→ Exercise prompt
Extract each record and reproduce it exactly.
═════ Data shown
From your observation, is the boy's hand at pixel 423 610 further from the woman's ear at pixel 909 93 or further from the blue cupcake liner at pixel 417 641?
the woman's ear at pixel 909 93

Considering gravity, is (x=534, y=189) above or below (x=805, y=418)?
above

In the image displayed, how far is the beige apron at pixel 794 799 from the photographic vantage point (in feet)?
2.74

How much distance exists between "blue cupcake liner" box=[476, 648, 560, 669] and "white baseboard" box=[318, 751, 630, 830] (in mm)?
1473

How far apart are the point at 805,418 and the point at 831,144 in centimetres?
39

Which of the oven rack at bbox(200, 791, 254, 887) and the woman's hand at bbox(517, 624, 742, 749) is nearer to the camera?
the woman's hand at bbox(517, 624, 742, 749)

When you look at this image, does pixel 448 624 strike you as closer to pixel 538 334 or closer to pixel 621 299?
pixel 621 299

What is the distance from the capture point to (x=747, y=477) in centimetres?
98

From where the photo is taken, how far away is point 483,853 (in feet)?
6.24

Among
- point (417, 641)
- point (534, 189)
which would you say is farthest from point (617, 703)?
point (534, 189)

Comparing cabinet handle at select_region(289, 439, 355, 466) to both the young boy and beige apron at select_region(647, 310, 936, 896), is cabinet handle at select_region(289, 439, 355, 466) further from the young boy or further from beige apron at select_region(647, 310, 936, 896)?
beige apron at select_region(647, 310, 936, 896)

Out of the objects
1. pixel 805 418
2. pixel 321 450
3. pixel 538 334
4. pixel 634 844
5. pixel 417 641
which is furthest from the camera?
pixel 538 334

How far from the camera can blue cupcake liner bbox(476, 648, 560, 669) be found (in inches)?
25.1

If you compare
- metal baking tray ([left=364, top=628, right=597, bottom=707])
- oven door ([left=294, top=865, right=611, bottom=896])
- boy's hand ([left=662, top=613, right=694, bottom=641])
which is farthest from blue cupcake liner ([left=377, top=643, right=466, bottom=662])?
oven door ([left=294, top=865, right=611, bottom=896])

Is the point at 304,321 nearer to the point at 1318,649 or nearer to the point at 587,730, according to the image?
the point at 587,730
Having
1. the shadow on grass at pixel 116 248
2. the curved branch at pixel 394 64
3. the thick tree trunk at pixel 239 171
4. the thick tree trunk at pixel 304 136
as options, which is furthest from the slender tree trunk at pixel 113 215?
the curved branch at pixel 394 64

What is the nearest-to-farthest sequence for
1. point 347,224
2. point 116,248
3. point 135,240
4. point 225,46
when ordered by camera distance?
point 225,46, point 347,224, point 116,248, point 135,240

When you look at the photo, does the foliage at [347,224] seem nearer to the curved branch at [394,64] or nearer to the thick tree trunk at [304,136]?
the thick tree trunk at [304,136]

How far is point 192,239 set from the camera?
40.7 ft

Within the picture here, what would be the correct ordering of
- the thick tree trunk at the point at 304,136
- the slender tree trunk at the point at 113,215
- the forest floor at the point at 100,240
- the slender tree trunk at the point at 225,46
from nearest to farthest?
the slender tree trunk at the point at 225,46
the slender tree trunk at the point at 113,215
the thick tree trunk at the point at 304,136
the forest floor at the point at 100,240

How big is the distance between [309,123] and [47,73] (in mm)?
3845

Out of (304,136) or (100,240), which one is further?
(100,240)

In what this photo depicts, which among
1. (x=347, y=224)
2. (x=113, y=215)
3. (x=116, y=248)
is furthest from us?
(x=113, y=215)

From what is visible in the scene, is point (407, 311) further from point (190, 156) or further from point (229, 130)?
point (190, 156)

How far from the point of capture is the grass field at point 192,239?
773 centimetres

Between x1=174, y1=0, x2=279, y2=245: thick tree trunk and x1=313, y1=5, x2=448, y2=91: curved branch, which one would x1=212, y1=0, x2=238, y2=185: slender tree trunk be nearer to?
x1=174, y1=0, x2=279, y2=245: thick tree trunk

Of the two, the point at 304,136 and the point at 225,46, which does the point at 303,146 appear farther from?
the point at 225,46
══════════
→ The result
From your observation, is the boy's hand at pixel 423 610 further from the woman's ear at pixel 909 93 or further from the blue cupcake liner at pixel 417 641?
the woman's ear at pixel 909 93

Considering gravity, is (x=534, y=189) above or below (x=805, y=418)?
above

In the image displayed, how far is the beige apron at pixel 794 799 from the photographic vantage point (in feet)?
2.74

How much distance exists between "blue cupcake liner" box=[476, 648, 560, 669] and "white baseboard" box=[318, 751, 630, 830] (in mm)?
1473

How far apart are the point at 805,418 and the point at 831,144 in centimetres?
39

Which of the oven rack at bbox(200, 791, 254, 887) and the woman's hand at bbox(517, 624, 742, 749) is nearer to the camera?
the woman's hand at bbox(517, 624, 742, 749)

When you look at this image, does pixel 448 624 strike you as closer to pixel 538 334 or closer to pixel 621 299?
pixel 621 299

What is the distance from the capture point to (x=747, y=477) in centimetres?
98

From where the photo is taken, how far away is point 483,853 (in feet)?
6.24

Among
- point (417, 641)
- point (534, 189)
which would you say is farthest from point (617, 703)?
point (534, 189)

Comparing cabinet handle at select_region(289, 439, 355, 466) to both the young boy and beige apron at select_region(647, 310, 936, 896), is cabinet handle at select_region(289, 439, 355, 466) further from the young boy or further from beige apron at select_region(647, 310, 936, 896)?
beige apron at select_region(647, 310, 936, 896)

Out of the objects
1. pixel 805 418
2. pixel 321 450
3. pixel 538 334
4. pixel 634 844
5. pixel 417 641
which is furthest from the camera?
pixel 538 334

How far from the camera can blue cupcake liner bbox(476, 648, 560, 669) be found (in inches)?
25.1

If you compare
- metal baking tray ([left=364, top=628, right=597, bottom=707])
- oven door ([left=294, top=865, right=611, bottom=896])
- boy's hand ([left=662, top=613, right=694, bottom=641])
which is farthest from blue cupcake liner ([left=377, top=643, right=466, bottom=662])?
oven door ([left=294, top=865, right=611, bottom=896])

Is the point at 304,321 nearer to the point at 1318,649 or nearer to the point at 587,730, according to the image?
the point at 587,730
Having
1. the shadow on grass at pixel 116 248
2. the curved branch at pixel 394 64
3. the thick tree trunk at pixel 239 171
4. the thick tree trunk at pixel 304 136
as options, which is furthest from the slender tree trunk at pixel 113 215?
the curved branch at pixel 394 64

What is the nearest-to-farthest sequence for
1. point 347,224
2. point 116,248
3. point 135,240
4. point 225,46
when ordered by camera distance?
point 225,46, point 347,224, point 116,248, point 135,240

When you look at the photo, does the foliage at [347,224] seem nearer to the curved branch at [394,64] or nearer to the thick tree trunk at [304,136]?
the thick tree trunk at [304,136]

How far is point 192,239 set from the camera?
40.7 ft

Within the picture here, what would be the correct ordering of
- the thick tree trunk at the point at 304,136
- the slender tree trunk at the point at 113,215
- the forest floor at the point at 100,240
- the slender tree trunk at the point at 225,46
from nearest to farthest?
the slender tree trunk at the point at 225,46
the slender tree trunk at the point at 113,215
the thick tree trunk at the point at 304,136
the forest floor at the point at 100,240

How big is the distance between [309,123] and [47,73] (in mm)?
3845

Out of (304,136) or (100,240), which one is further?
(100,240)

In what this photo depicts, which among
1. (x=347, y=224)
2. (x=113, y=215)
3. (x=116, y=248)
is furthest from us?
(x=113, y=215)

From what is visible in the scene, is point (407, 311) further from point (190, 156) or further from point (229, 130)?
point (190, 156)

How far from the point of capture is the grass field at point 192,239?
773 centimetres

Between x1=174, y1=0, x2=279, y2=245: thick tree trunk and x1=313, y1=5, x2=448, y2=91: curved branch, which one would x1=212, y1=0, x2=238, y2=185: slender tree trunk be nearer to?
x1=174, y1=0, x2=279, y2=245: thick tree trunk

Of the two, the point at 304,136 and the point at 225,46, which does the point at 303,146 appear farther from?
the point at 225,46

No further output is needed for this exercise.